Document segment:
++++++
Boost C++ Libraries Home Libraries People FAQ More

PrevUpHomeNext

Testing

We work under the assumption that untested code doesn't work, so some tests for your new special function are in order, we'll divide these up in to 3 main categories:

Spot Tests

Spot tests consist of checking that the expected exception is generated when the inputs are in error (or otherwise generate undefined values), and checking any special values. We can check for expected exceptions with BOOST_CHECK_THROW, so for example if it's a domain error for the last parameter to be outside the range [0,1] then we might have:

BOOST_CHECK_THROW(my_special(0, -0.1), std::domain_error);
BOOST_CHECK_THROW(my_special(0, 1.1), std::domain_error);

When the function has known exact values (typically integer values) we can use BOOST_CHECK_EQUAL:

BOOST_CHECK_EQUAL(my_special(1.0, 0.0), 0);
BOOST_CHECK_EQUAL(my_special(1.0, 1.0), 1);

When the function has known values which are not exact (from a floating point perspective) then we can use BOOST_CHECK_CLOSE_FRACTION:

// Assumes 4 epsilon is as close as we can get to a true value of 2Pi:
BOOST_CHECK_CLOSE_FRACTION(my_special(0.5, 0.5), 2 * constants::pi<double>(), std::numeric_limits<double>::epsilon() * 4);
Independent Test Values

If the function is implemented by some other known good source (for example Mathematica or it's online versions functions.wolfram.com or www.wolframalpha.com then it's a good idea to sanity check our implementation by having at least one independendly generated value for each code branch our implementation may take. To slot these in nicely with our testing framework it's best to tabulate these like this:

// function values calculated on http://functions.wolfram.com/
static const boost::array<boost::array<T, 3>, 10> my_special_data = {{
    {{ SC_(0), SC_(0), SC_(1) }},
    {{ SC_(0), SC_(1), SC_(1.26606587775200833559824462521471753760767031135496220680814) }},
    /* More values here... */
}};

We'll see how to use this table and the meaning of the SC_ macro later. One important point is to make sure that the input values have exact binary representations: so choose values such as 1.5, 1.25, 1.125 etc. This ensures that if my_special is unusually sensitive in one area, that we don't get apparently large errors just because the inputs are 0.5 ulp in error.
++++++
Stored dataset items

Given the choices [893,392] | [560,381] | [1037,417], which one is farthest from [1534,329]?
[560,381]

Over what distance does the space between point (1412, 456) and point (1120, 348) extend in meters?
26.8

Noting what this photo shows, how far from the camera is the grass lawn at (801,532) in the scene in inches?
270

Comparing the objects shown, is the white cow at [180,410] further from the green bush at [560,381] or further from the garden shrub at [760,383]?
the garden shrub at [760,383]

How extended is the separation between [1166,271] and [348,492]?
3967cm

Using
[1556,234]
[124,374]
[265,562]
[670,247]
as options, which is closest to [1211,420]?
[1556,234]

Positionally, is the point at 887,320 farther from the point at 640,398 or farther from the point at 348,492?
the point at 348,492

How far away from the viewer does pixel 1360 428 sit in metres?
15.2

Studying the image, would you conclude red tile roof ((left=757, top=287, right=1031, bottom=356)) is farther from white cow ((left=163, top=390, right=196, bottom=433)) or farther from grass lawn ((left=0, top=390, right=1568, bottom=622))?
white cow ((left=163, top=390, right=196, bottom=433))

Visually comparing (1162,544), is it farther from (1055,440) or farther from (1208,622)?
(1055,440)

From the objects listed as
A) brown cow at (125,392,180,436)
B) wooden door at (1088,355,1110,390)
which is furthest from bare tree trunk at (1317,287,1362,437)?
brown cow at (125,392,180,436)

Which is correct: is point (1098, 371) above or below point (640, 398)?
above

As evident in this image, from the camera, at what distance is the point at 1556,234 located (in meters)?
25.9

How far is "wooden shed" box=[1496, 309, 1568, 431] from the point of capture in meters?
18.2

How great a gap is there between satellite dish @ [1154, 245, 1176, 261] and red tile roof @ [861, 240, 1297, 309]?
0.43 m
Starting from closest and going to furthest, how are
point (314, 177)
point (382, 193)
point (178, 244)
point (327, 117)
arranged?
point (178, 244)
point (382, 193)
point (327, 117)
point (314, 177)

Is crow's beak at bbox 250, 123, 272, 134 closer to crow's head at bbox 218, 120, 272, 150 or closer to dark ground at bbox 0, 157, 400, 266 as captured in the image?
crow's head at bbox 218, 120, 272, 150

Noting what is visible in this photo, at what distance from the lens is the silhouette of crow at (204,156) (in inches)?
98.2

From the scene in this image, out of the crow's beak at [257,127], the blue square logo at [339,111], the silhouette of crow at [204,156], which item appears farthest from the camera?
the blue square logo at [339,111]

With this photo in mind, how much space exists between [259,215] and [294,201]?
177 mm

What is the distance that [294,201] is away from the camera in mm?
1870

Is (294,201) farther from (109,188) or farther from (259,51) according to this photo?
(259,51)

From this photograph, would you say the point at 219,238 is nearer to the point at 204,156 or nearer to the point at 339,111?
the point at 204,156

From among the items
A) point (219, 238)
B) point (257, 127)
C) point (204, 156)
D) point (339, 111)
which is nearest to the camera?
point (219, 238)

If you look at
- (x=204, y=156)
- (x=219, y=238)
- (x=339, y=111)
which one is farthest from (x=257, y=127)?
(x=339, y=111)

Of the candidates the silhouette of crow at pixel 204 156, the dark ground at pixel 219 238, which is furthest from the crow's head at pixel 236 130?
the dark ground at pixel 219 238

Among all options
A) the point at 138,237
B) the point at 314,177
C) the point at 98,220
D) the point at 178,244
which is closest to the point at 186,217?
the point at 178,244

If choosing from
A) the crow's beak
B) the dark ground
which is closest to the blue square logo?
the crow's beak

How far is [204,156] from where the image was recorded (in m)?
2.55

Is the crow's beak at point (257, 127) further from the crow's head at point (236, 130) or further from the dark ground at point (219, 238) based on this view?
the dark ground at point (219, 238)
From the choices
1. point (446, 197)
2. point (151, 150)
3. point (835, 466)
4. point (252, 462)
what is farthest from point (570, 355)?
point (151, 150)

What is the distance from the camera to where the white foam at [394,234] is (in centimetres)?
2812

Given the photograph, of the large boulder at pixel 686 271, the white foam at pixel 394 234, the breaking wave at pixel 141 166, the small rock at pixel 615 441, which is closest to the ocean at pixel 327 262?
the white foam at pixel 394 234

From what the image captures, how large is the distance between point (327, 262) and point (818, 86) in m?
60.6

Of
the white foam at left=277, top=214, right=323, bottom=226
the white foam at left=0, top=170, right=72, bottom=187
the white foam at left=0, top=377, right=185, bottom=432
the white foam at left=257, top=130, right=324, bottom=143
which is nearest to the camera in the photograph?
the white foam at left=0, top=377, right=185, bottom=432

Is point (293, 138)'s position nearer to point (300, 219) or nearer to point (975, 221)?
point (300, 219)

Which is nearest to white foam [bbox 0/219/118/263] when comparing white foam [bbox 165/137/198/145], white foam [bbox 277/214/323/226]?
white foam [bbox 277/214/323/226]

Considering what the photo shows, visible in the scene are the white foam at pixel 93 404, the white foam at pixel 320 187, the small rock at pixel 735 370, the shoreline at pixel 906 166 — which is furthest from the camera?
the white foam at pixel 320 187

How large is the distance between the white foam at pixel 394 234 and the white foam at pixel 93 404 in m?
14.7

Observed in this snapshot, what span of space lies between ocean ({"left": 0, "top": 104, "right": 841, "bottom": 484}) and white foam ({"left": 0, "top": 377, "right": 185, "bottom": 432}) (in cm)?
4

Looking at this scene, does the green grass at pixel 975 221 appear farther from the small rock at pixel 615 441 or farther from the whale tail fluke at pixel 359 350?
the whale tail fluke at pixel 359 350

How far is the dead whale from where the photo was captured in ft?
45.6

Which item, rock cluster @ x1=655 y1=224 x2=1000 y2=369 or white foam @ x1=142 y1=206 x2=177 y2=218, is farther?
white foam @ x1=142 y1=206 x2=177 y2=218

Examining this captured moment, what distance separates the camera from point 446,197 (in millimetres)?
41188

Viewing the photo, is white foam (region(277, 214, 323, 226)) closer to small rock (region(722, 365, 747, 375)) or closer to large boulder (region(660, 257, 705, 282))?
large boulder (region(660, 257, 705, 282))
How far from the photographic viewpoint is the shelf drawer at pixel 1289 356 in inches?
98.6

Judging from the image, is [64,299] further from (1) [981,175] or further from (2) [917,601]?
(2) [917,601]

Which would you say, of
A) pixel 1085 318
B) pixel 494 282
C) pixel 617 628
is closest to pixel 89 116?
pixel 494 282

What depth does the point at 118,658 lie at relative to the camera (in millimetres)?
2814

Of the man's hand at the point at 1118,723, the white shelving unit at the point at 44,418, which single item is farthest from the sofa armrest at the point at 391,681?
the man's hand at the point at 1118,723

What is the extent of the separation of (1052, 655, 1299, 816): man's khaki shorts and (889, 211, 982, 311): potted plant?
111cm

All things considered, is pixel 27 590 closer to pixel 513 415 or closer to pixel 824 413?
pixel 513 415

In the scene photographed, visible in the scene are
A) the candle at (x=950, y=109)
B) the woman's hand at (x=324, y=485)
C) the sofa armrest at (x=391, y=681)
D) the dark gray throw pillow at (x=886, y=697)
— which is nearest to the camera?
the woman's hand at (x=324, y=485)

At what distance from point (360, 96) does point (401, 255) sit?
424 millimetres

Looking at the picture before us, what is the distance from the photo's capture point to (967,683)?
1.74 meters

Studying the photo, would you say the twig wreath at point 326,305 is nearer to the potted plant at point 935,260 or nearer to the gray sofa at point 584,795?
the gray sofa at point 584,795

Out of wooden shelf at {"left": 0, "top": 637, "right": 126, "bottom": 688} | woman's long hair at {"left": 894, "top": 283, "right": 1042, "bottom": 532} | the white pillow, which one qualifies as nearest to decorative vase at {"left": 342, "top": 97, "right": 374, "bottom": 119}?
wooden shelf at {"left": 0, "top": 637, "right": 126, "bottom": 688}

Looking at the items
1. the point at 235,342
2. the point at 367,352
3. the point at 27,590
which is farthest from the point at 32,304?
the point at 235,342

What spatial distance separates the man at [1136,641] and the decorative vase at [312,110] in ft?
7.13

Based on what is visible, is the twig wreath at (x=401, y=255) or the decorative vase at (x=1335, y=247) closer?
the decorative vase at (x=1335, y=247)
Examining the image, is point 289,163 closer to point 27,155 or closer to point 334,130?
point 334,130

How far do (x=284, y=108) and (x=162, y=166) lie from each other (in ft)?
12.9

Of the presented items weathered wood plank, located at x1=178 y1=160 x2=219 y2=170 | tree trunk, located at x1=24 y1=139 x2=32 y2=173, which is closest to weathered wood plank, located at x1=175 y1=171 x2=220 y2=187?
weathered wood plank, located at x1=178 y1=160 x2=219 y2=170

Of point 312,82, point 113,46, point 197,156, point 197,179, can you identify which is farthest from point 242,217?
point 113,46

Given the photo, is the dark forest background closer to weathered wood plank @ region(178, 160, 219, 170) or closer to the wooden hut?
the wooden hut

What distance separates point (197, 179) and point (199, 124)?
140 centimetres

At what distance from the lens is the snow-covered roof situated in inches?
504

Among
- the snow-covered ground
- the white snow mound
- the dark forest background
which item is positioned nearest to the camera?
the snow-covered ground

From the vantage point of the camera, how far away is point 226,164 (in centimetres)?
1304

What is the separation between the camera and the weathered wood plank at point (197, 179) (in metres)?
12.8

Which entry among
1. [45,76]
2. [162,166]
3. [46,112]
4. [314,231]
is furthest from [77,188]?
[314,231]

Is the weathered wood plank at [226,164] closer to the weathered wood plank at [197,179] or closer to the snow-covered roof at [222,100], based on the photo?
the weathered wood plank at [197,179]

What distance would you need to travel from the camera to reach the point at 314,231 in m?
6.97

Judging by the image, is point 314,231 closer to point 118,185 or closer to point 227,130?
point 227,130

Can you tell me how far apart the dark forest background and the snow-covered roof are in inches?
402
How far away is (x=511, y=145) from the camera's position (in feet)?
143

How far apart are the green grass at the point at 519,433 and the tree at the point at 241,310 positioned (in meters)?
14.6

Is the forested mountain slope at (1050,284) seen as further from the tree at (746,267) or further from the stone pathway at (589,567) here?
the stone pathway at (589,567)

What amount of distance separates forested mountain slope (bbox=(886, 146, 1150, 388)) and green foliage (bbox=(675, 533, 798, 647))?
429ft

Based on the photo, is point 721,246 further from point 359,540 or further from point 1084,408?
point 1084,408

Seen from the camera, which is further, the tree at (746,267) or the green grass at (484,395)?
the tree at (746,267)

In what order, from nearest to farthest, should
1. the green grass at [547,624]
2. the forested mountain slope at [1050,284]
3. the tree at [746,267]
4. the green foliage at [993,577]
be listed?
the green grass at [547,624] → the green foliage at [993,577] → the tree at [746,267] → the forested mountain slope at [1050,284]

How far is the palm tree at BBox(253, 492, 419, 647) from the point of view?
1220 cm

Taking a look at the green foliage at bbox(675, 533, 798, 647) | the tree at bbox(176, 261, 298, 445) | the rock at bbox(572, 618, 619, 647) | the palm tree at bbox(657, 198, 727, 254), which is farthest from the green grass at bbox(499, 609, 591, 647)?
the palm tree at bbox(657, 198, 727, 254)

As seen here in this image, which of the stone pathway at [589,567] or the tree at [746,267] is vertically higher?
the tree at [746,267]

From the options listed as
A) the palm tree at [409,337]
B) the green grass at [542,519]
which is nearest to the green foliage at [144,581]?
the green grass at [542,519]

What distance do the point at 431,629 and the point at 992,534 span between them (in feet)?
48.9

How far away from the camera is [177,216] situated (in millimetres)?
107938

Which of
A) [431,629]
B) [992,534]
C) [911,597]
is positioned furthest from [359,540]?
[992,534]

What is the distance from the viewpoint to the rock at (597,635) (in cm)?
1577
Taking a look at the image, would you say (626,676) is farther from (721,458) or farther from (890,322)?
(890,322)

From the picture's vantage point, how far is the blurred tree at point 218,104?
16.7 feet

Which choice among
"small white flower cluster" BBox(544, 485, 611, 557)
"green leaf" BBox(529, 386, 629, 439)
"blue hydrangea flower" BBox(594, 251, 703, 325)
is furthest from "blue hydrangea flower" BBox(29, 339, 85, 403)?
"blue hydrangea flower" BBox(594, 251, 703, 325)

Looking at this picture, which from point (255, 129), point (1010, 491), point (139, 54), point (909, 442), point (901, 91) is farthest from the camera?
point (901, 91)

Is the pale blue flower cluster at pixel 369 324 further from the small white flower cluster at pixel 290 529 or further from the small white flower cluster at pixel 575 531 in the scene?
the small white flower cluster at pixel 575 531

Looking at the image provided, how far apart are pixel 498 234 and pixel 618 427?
++++++
Please answer these questions using the Boost testing page:
1. Which macro does the page use to check that an expected exception is thrown?
2. Which macro is suggested for known values that are not exact from a floating point perspective?
3. What property should the input values in the table of independent test values have?

Result:
1. BOOST_CHECK_THROW
2. BOOST_CHECK_CLOSE_FRACTION
3. They should have exact binary representations, such as 1.5, 1.25, 1.125.